Auto policies are nearly always written with higher deductibles for collision than for non-collision losses. By treating contact with an animal as a non-collision loss, you have the advantage of applying a lower deductible. This difference in deductibles is an implicit recognition of the fact that drivers usually have greater opportunities to avoid contact with other cars or objects than with free-moving creatures that react unpredictably to lights, motion, and sound.
If you cause an accident that results in damage to a car you are driving but do not own, the ISO standard policy will provide the broadest coverage applicable to any covered auto.
Drivers often drive their cars into a state other than the one where they reside. Since car insurance laws vary from state to state, settling a claim can become complicated if an accident occurs when you are out of your home state.
The out-of-state coverage provisions in a standard auto policy refer not only to the required minimum amounts of coverage, but to required types of coverage as well. This means that if you drive into a state where no-fault benefits or other types of coverage are required, the policy will automatically provide the minimum amounts and types of coverage.
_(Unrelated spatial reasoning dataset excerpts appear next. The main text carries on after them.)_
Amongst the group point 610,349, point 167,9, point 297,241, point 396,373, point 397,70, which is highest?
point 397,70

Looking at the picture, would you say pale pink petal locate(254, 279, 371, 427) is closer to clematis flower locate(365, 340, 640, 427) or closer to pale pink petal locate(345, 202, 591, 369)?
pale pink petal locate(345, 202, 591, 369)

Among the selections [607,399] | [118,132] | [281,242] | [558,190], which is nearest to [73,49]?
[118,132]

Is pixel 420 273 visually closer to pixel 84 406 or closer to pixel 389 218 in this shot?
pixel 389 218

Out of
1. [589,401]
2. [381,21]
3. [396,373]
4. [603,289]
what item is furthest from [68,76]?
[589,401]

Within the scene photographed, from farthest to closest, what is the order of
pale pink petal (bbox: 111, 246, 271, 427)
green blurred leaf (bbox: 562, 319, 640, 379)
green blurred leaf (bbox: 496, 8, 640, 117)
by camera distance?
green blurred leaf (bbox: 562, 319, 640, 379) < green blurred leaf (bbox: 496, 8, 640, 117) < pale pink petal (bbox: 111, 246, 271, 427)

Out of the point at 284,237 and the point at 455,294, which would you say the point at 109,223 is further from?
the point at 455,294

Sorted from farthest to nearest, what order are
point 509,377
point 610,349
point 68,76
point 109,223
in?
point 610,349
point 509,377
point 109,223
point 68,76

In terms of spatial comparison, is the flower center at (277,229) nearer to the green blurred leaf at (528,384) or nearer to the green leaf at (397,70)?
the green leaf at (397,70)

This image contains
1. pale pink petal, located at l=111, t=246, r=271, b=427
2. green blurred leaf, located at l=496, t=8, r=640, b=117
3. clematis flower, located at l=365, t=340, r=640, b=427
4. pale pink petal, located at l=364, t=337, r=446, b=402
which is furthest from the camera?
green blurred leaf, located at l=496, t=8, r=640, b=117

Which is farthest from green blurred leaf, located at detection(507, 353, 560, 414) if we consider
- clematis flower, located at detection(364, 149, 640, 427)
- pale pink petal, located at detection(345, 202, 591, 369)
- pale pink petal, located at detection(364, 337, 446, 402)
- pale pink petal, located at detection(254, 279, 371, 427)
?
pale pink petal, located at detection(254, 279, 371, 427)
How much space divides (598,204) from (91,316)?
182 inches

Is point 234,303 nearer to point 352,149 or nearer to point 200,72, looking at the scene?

If you travel outside your home state, the policy will adjust to these laws by automatically increasing the liability limits to conform to that state’s laws, and will provide coverage as required by the state to conform to its laws with respect to a nonresident driving within the state.
One of the most frequently asked questions about car insurance is, "Do I need to buy car insurance when I rent a car?"
When you rent a car, you will usually be offered a "collision damage waiver" or CDW (some rental companies use the term "loss damage waiver" or LDW, but the coverage is the same).
This waiver releases you from responsibility for damage to the rental car, provided you comply with the rental contract terms. If you decline the coverage and have an accident, you may be held responsible for the entire value of the car.
One common problem is that many of these policies contain limitations and loopholes that renters can unknowingly violate, voiding the coverage. For example, CDW can be voided if you drive on an unpaved road or if you engage in negligent driving (and the car rental company ultimately determines what is meant by “negligent”). CDW is usually over-priced, adding around $11 a day to the rental cost.